-
Notifications
You must be signed in to change notification settings - Fork 5
Closed
Labels
phase-2.5Phase 2.5: Agent Execution Redesign (ReAct)Phase 2.5: Agent Execution Redesign (ReAct)phase-2.5-FPhase F: Validation & Default SwitchPhase F: Validation & Default Switchqualitytesting
Description
Context
Re-running the end-to-end CLI validation (#353) with the ReAct agent revealed that all 12 tasks completed successfully (DONE status, 0 blockers, 18 min total), but the generated code has 3 categories of bugs that the verification gates failed to catch. The orchestration pipeline works; the quality assurance has gaps.

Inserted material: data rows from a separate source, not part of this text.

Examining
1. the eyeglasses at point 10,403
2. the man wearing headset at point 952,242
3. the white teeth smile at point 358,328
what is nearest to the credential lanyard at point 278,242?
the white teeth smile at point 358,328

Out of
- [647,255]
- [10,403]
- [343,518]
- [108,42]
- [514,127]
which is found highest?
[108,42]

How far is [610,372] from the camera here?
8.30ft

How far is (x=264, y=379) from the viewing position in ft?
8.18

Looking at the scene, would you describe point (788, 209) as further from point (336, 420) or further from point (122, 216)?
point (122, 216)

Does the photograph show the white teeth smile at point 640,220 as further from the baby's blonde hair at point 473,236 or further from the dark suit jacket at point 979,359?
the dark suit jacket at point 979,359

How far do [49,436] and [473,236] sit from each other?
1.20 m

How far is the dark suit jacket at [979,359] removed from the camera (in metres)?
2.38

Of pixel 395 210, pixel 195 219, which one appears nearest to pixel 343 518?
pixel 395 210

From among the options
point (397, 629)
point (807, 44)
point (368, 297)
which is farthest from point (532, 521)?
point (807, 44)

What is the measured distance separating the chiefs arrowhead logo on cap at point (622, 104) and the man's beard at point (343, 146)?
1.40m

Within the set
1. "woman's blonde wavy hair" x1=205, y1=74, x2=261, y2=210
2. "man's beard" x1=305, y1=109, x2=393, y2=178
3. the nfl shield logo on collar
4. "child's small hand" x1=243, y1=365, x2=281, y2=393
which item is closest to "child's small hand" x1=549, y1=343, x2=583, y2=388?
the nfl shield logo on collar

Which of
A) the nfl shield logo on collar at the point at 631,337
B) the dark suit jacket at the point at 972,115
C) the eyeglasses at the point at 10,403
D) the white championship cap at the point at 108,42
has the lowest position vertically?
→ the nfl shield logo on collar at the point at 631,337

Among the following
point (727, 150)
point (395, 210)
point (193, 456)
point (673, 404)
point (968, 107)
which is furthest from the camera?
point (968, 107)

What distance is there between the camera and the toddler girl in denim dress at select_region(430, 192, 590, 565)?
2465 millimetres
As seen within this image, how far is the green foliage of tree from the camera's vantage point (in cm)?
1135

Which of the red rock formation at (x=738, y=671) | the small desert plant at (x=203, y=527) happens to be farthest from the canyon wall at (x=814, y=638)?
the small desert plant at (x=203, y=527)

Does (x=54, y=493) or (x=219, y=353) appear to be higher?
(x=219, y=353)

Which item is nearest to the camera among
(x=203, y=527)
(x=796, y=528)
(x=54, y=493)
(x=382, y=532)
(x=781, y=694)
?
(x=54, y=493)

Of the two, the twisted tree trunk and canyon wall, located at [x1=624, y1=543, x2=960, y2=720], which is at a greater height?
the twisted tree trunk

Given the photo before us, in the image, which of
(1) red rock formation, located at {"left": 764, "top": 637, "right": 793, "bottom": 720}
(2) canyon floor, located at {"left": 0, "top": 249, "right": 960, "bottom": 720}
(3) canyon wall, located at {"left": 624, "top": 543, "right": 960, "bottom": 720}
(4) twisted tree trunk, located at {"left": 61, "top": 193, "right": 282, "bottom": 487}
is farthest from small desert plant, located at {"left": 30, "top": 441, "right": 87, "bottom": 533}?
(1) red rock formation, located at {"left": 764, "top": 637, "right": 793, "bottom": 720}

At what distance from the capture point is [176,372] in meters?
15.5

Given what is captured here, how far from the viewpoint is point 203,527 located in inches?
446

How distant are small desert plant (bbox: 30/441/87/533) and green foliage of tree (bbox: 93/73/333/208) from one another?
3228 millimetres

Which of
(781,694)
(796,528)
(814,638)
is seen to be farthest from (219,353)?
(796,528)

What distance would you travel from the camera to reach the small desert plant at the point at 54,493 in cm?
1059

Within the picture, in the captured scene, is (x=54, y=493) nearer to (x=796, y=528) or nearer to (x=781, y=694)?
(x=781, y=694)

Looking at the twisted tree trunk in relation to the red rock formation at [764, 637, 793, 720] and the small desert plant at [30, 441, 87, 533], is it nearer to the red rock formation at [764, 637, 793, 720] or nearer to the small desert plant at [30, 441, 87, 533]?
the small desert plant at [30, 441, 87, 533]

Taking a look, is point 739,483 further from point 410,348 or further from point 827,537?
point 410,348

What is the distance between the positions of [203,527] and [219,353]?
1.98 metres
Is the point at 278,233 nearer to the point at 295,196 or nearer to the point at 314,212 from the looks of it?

Test run: cf-test project, todo app (FastAPI + Next.js), serial strategy, 12 LLM-generated tasks.
Bugs the gates missed
| Bug | Root Cause | Why Gate Missed It |
|---|---|---|
init_db() signature mismatch — test passes arg, function takes 0 |
Agent wrote tests against an imagined API | pytest gate likely saw import errors and treated as "no tests" rather than failure |
Double /api/api/ prefix — APIRouter(prefix="/api") + include_router(prefix="/api") |
Cross-file inconsistency between tasks | No integration/smoke test gate exists |
TypeScript type error — completed passed to CreateTodoRequest which only has title |
Frontend tasks didn't cross-check the API service types | No tsc gate exists in the gate system |
Task ordering — requirements.txt generated as task 11 but tests ran in task 6 |
Serial strategy uses priority order, not dependency order | No dep-install-before-test enforcement |
Requirements
1. Add TypeScript type-check gate
- Detect
tsconfig.jsonin workspace → runnpx tsc --noEmitornpm run type-checkif script exists - Add to
_detect_available_gates()ingates.py - Timeout: 2 min (same as mypy)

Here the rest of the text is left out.